> [Consigne 1]:
Pouvez-vous reformuler en liste plus brève le paragraphe du texte fourni qui commence par « Il y a plus, je crois que », en conservant ses faits principaux ?
> [Consigne 2]:
Pouvez-vous redonner mot pour mot le passage du texte fourni qui commence par « Il y a plus, je » et se poursuit jusqu'à « responsabilité du risque. » ?

Cependant un arrêt de la Cour de cassation, du 5 décembre 1842 (1), a jugé le contraire, en rejetant le pourvoi formé contre un jugement qui avait décidé qu'un acheteur avait pu arbitrairement refuser, parce qu'il ne les agréait pas, des vins qui lui avaient été expédiés sur sa demande. « Attendu, porte cet arrêt, qu'il ne résulte du jugement attaqué aucune convention, aucun usage qui ait dérogé au texte littéral et formel de l'article 1587. » Dans ce système, le fait de l'exécution de la vente au moyen de l'expédition et de la livraison ne suffirait pas pour écarter l'application de l'article 1587; il faudrait, de plus, une convention textuelle, comme si l'exécution d'une vente qui a pour objet des marchandises qu'on est dans l'usage de goûter et d'agréer n'était pas la dérogation la plus expresse et la plus manifeste à l'article 1587, qui porte qu'il n'y a pas vente tant que la marchandise n'a été ni goûtée ni agréée. Cet arrêt est donc en contradiction évidente avec la vérité des choses et les principes du droit sur la livraison et ses conséquences (2).

Il y a plus, je crois que la renonciation à la dégustation, qui résulte de l'expédition faite sur demande de choses qu'on est dans l'usage de goûter, a lieu non-seulement quand il s'agit d'une vente commerciale, c'est-à-dire d'un achat fait dans la vue d'une revente, mais encore quand il s'agit d'une vente civile, c'est-à-dire quand l'achat est fait par un consommateur. La position de l'acheteur est dans les deux cas la même, relativement au vendeur; quel que soit le but de l'achat, l'acheteur peut renoncer à la dégustation, et il est réputé y renoncer lorsqu'il charge le vendeur, qui n'a pas à s'enquérir de la destination future de la chose expédiée, de lui expédier la marchandise, et qu'il lui donne l'ordre de s'en dessaisir par le fait d'une livraison qui entraîne avec elle la responsabilité du risque.

> [Lignes de données]:
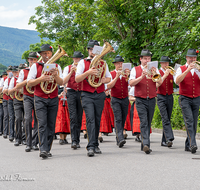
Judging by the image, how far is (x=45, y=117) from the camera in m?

> [Réponse rédigée 1]:
- L'expédition faite sur demande de choses qu'on est dans l'usage de goûter entraîne une renonciation à la dégustation.
- Cette renonciation vaut pour la vente commerciale, c'est-à-dire un achat en vue d'une revente. Elle vaut aussi pour la vente civile, c'est-à-dire un achat fait par un consommateur.
- Dans les deux cas, la position de l'acheteur envers le vendeur est la même, quel que soit le but de l'achat.
- L'acheteur est réputé renoncer à la dégustation lorsqu'il charge le vendeur de lui expédier la marchandise et lui ordonne de s'en dessaisir. Le vendeur n'a pas à s'enquérir de la destination de la chose. Cette livraison entraîne la responsabilité du risque.

> [Réponse rédigée 2]:
Il y a plus, je crois que la renonciation à la dégustation, qui résulte de l'expédition faite sur demande de choses qu'on est dans l'usage de goûter, a lieu non-seulement quand il s'agit d'une vente commerciale, c'est-à-dire d'un achat fait dans la vue d'une revente, mais encore quand il s'agit d'une vente civile, c'est-à-dire quand l'achat est fait par un consommateur. La position de l'acheteur est dans les deux cas la même, relativement au vendeur; quel que soit le but de l'achat, l'acheteur peut renoncer à la dégustation, et il est réputé y renoncer lorsqu'il charge le vendeur, qui n'a pas à s'enquérir de la destination future de la chose expédiée, de lui expédier la marchandise, et qu'il lui donne l'ordre de s'en dessaisir par le fait d'une livraison qui entraîne avec elle la responsabilité du risque.